The Generation Game

Body
by Lesley Hayes, on a yacht in St Vincent, Caribbean Sea | July 17, 2016
A mature bearded man with tattoos standing against a white background

Writing about Morrissey the other day got me reminiscing and my train of thought veered towards how men’s attitudes towards fashion and grooming has changed in my lifetime.  I think of my dad’s generation, well I think of my dad! Dad, or Malc as he prefers to be called by anyone who is not one of his children, is fairly typical of English, Northern working class men of his generation.  In his opinion, real men didn’t groom and any man who paid any attention to how he looked must be homosexual or European. Or from London. He isn’t an enlightened man and his prejudices were the only things he wore with pride.

His only concession to grooming was the occasional liberal sprinkling of Brut on a night out. I can still smell it. Just typing out the word brought back some painful olfactory memories. To be honest, there wasn’t a lot of choice at the time, especially if, like Malc, you weren’t willing to spend more than a couple of quid on an aftershave. He was suspicious of mine and my sisters’ boyfriends because they did care what they looked, and smelled like.  The generations were changing. Men were no longer working dahn t’pit (translated as “down the pit” for non-Northern English people) and even if they were builders or mechanics, they didn’t feel the need to dress like one once they had clocked off.

Even so, despite the fact that Kuoros had replaced Brut and the right hair style was important, I don’t think, at that time, they would have considered incorporating exfoliation into their grooming routine. And if you’d have told them that in the future, some men would willingly pay to have their bodily hair waxed, they would have thought you were experiencing a psychotic episode.

Is it a good thing that men are now more interested in looking and feeling good? Well I think the answer is yes. For starters, women have always felt the pressure to look good so it redresses the balance! Seriously, there appears to be a lot more individuality these days in the way that men dress which is good to see.  Good to see them expressing a bit of their personality through their appearance. The fact that they care how they look suggests that they care about other things. But men should not feel under pressure and I’m as happy to see a man in jeans and t-shirt, with shaggy hair and stubble and smelling “au natural” as I am seeing a perfumed, nicely coiffed man in a tailored jacket. Maybe it’s my age.  Maybe because I can no longer consider myself a spring chicken, I just like looking at young men! Any of them.

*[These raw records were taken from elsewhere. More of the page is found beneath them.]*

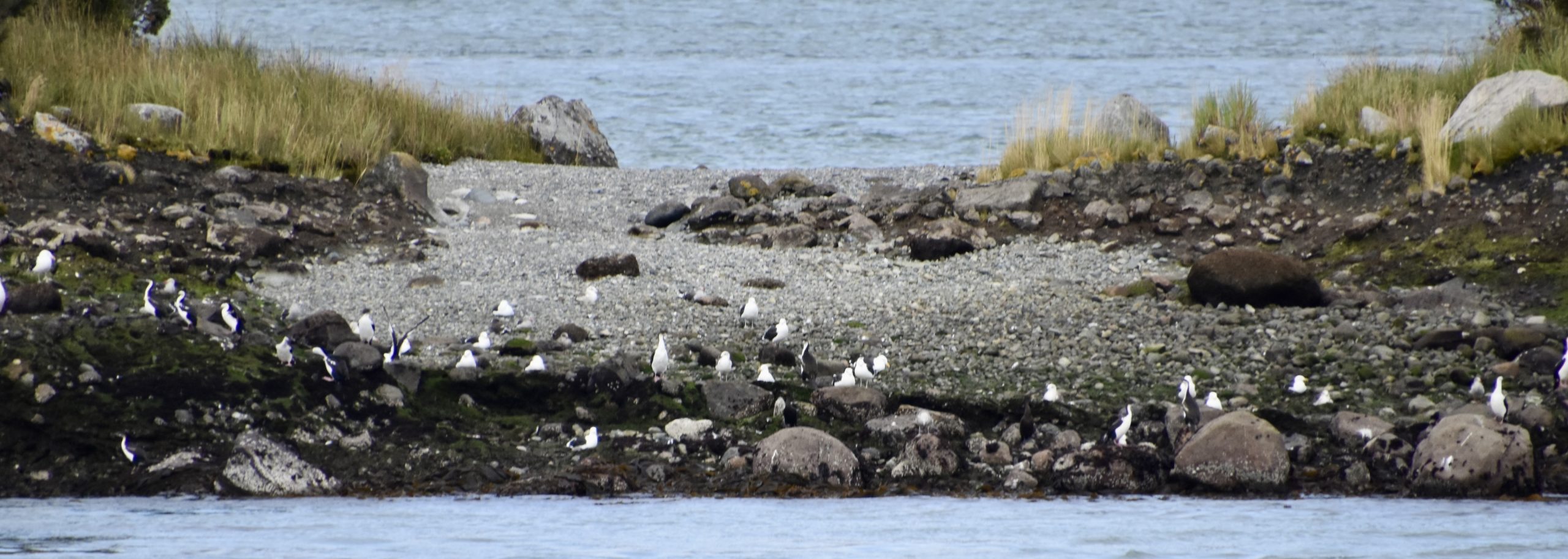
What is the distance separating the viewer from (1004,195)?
16.2 meters

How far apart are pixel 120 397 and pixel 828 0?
58.9m

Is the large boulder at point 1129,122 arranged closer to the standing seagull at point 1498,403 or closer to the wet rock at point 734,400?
the standing seagull at point 1498,403

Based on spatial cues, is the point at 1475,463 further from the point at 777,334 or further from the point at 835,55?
the point at 835,55

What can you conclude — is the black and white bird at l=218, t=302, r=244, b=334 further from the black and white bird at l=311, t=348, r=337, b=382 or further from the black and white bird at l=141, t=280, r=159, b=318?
the black and white bird at l=311, t=348, r=337, b=382

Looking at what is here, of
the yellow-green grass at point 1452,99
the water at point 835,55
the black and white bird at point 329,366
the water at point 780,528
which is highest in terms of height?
the yellow-green grass at point 1452,99

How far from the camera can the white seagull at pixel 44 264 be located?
11.9 metres

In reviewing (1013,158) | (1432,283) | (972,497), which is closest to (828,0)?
(1013,158)

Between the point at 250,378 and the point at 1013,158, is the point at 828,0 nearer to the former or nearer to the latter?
the point at 1013,158

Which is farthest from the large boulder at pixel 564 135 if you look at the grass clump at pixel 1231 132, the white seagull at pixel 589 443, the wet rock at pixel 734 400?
the white seagull at pixel 589 443

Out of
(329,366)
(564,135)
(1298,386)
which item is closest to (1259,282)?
(1298,386)

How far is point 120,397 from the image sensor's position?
957cm

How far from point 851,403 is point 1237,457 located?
2292 mm

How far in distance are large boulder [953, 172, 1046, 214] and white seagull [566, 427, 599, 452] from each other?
723 cm

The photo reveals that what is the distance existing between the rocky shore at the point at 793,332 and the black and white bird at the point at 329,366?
1.1 inches
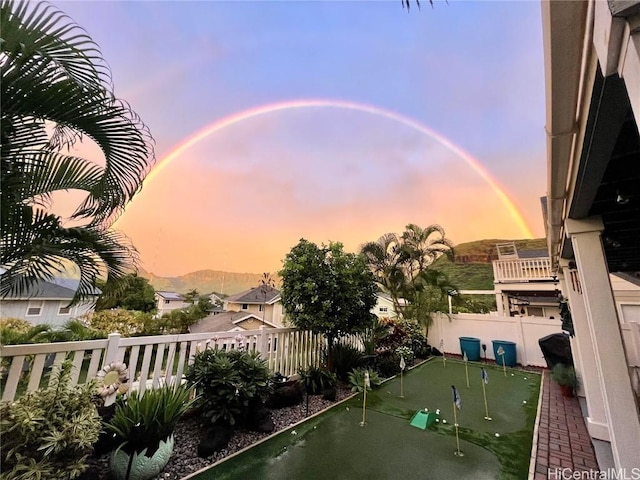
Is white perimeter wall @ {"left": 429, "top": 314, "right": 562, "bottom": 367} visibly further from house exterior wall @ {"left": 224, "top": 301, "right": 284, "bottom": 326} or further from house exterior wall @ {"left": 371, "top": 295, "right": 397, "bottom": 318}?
house exterior wall @ {"left": 224, "top": 301, "right": 284, "bottom": 326}

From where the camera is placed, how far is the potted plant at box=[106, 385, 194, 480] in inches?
96.2

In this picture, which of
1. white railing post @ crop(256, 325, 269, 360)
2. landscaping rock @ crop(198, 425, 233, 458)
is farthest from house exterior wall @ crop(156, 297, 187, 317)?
landscaping rock @ crop(198, 425, 233, 458)

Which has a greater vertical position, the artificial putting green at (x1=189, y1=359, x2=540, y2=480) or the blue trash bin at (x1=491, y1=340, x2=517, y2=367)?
the blue trash bin at (x1=491, y1=340, x2=517, y2=367)

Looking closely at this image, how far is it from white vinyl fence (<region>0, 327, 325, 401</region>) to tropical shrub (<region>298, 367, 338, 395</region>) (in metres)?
0.45

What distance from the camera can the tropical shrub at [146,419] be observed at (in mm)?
2492

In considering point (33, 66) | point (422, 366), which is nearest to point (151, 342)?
point (33, 66)

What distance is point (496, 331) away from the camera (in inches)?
340

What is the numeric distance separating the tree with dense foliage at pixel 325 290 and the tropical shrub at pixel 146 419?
2731 millimetres

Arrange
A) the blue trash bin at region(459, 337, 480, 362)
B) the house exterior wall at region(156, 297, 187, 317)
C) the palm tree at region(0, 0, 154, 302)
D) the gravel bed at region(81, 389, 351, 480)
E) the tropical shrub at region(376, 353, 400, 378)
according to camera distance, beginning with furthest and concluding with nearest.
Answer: the house exterior wall at region(156, 297, 187, 317) → the blue trash bin at region(459, 337, 480, 362) → the tropical shrub at region(376, 353, 400, 378) → the gravel bed at region(81, 389, 351, 480) → the palm tree at region(0, 0, 154, 302)


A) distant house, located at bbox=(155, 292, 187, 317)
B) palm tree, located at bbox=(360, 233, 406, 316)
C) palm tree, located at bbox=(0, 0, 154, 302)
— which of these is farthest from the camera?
distant house, located at bbox=(155, 292, 187, 317)

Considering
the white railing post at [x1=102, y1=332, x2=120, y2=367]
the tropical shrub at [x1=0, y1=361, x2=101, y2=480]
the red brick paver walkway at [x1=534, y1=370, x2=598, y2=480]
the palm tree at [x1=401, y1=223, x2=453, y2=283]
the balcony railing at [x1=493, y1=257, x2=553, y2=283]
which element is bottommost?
the red brick paver walkway at [x1=534, y1=370, x2=598, y2=480]

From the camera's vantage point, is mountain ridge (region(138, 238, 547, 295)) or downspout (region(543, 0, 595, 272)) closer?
downspout (region(543, 0, 595, 272))

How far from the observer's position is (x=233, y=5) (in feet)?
23.7

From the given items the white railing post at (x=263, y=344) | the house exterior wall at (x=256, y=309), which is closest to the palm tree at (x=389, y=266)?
the white railing post at (x=263, y=344)
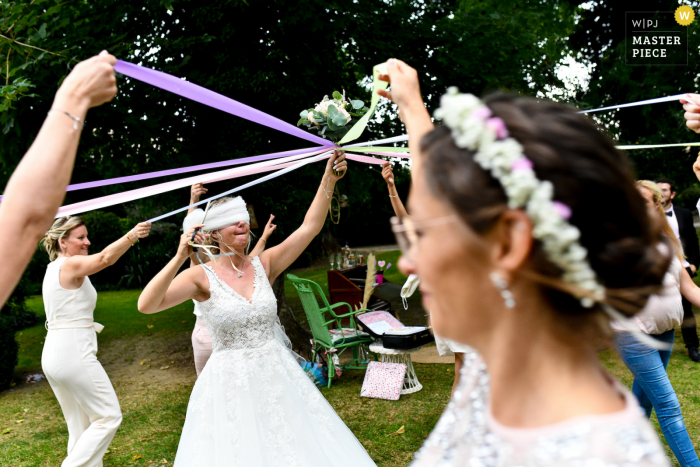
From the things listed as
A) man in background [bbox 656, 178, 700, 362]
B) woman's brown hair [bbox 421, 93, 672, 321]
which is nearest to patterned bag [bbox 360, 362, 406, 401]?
man in background [bbox 656, 178, 700, 362]

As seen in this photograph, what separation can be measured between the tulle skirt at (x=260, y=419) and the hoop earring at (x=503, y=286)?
3.06m

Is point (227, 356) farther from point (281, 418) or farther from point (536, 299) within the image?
point (536, 299)

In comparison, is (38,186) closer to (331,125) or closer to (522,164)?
(522,164)

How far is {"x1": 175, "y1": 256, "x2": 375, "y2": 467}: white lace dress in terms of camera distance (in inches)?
143

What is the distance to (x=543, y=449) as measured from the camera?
3.12 feet

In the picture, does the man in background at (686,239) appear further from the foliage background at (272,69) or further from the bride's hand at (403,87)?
the bride's hand at (403,87)

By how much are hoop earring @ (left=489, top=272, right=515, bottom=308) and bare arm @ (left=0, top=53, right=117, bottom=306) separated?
0.97 m

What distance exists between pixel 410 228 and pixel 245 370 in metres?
3.04

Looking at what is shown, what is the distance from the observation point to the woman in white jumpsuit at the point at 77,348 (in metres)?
4.60

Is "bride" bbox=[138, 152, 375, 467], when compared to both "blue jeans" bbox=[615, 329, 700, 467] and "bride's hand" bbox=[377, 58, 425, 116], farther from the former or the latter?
"blue jeans" bbox=[615, 329, 700, 467]

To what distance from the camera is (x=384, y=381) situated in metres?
7.00

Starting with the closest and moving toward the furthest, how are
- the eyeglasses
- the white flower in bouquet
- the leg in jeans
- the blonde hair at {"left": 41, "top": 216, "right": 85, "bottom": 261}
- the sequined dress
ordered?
the sequined dress < the eyeglasses < the white flower in bouquet < the leg in jeans < the blonde hair at {"left": 41, "top": 216, "right": 85, "bottom": 261}

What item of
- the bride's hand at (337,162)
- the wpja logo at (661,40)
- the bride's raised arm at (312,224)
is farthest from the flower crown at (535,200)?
the wpja logo at (661,40)

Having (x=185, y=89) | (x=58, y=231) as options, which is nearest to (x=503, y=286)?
(x=185, y=89)
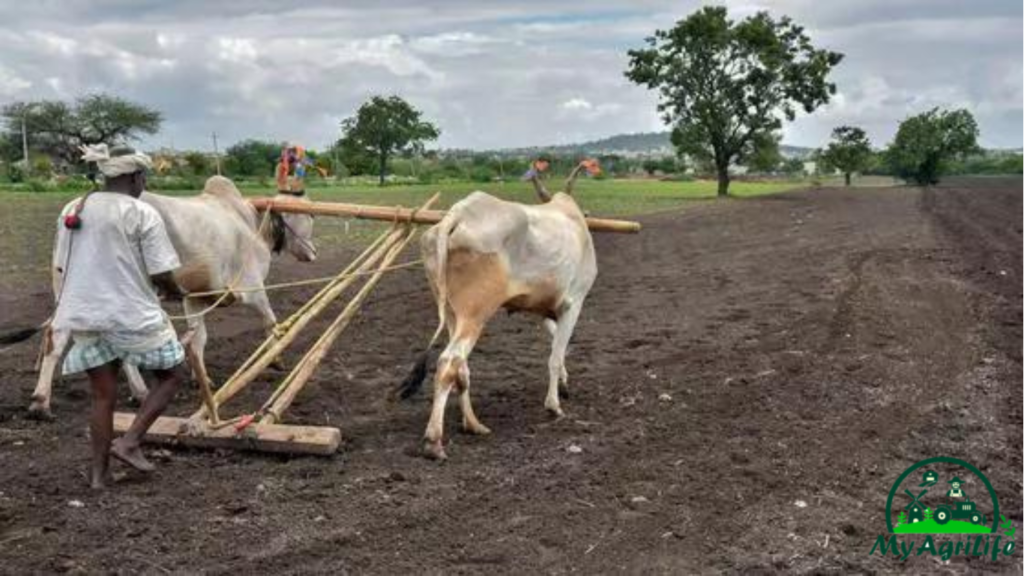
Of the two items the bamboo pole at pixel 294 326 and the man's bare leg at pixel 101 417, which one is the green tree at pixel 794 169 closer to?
the bamboo pole at pixel 294 326

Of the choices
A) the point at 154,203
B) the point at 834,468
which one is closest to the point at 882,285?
the point at 834,468

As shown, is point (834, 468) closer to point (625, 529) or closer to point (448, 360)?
point (625, 529)

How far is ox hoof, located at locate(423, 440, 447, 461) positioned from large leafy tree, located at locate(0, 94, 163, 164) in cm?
5845

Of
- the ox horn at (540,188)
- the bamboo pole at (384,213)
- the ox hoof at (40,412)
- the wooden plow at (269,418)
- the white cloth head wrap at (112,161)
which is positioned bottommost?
the ox hoof at (40,412)

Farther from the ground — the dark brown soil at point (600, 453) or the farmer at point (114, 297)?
the farmer at point (114, 297)

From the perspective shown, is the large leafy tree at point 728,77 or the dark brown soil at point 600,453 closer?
the dark brown soil at point 600,453

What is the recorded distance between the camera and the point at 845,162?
65125mm

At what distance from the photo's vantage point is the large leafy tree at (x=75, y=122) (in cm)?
6047

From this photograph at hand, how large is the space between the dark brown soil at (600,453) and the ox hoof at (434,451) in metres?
0.06

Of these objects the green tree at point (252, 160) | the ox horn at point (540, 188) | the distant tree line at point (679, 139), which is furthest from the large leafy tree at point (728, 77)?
the ox horn at point (540, 188)

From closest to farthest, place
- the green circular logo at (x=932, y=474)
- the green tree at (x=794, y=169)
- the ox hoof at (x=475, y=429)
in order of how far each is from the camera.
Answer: the green circular logo at (x=932, y=474) → the ox hoof at (x=475, y=429) → the green tree at (x=794, y=169)

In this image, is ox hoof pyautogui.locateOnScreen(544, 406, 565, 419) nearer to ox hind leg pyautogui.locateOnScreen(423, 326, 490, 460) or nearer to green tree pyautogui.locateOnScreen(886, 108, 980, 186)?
ox hind leg pyautogui.locateOnScreen(423, 326, 490, 460)

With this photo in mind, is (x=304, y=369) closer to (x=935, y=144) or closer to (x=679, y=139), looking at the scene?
(x=679, y=139)

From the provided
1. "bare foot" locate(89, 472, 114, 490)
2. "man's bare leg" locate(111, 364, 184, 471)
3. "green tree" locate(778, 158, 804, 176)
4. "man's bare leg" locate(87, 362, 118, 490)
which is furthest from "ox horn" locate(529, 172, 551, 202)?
"green tree" locate(778, 158, 804, 176)
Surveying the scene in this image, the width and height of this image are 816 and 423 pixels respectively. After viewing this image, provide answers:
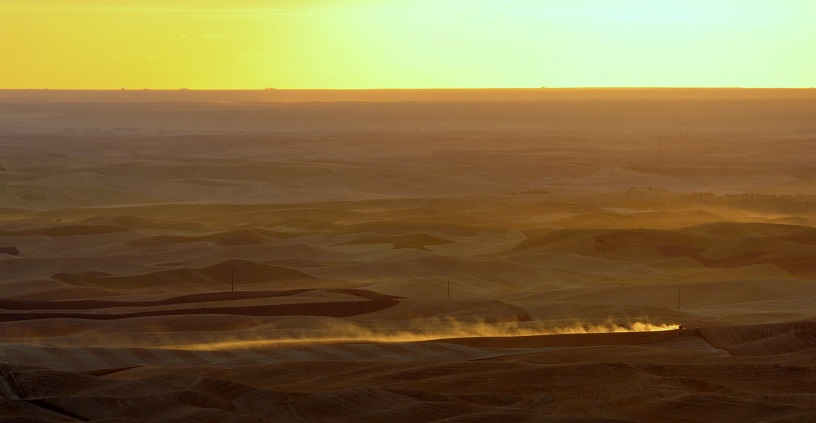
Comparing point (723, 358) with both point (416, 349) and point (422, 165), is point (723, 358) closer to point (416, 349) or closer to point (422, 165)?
point (416, 349)

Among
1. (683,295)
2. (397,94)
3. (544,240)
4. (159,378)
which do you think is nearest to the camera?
(159,378)

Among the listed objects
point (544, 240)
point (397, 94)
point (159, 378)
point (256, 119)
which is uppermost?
point (397, 94)

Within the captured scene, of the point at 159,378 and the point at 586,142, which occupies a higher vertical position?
the point at 586,142

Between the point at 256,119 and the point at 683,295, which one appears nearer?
the point at 683,295

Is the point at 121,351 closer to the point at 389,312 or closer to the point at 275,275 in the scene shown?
the point at 389,312

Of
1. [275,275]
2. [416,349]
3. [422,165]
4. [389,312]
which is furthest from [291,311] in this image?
[422,165]

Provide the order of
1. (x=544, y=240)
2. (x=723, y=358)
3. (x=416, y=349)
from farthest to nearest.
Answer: (x=544, y=240) → (x=416, y=349) → (x=723, y=358)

So now the choice of after shaves is overwhelming and you can pick one to suit your mood, the occasion or your budget.  But back to Brut. A couple of years ago I was in the Greek islands with my partner and he had run out of deodorant. The only shop nearby was a tiny mini-market, and the only deodorant they had was Brut flavoured.  He had to buy it, it was quite hot and he was quite sweaty. And do you know what?  It still smells as bad as ever!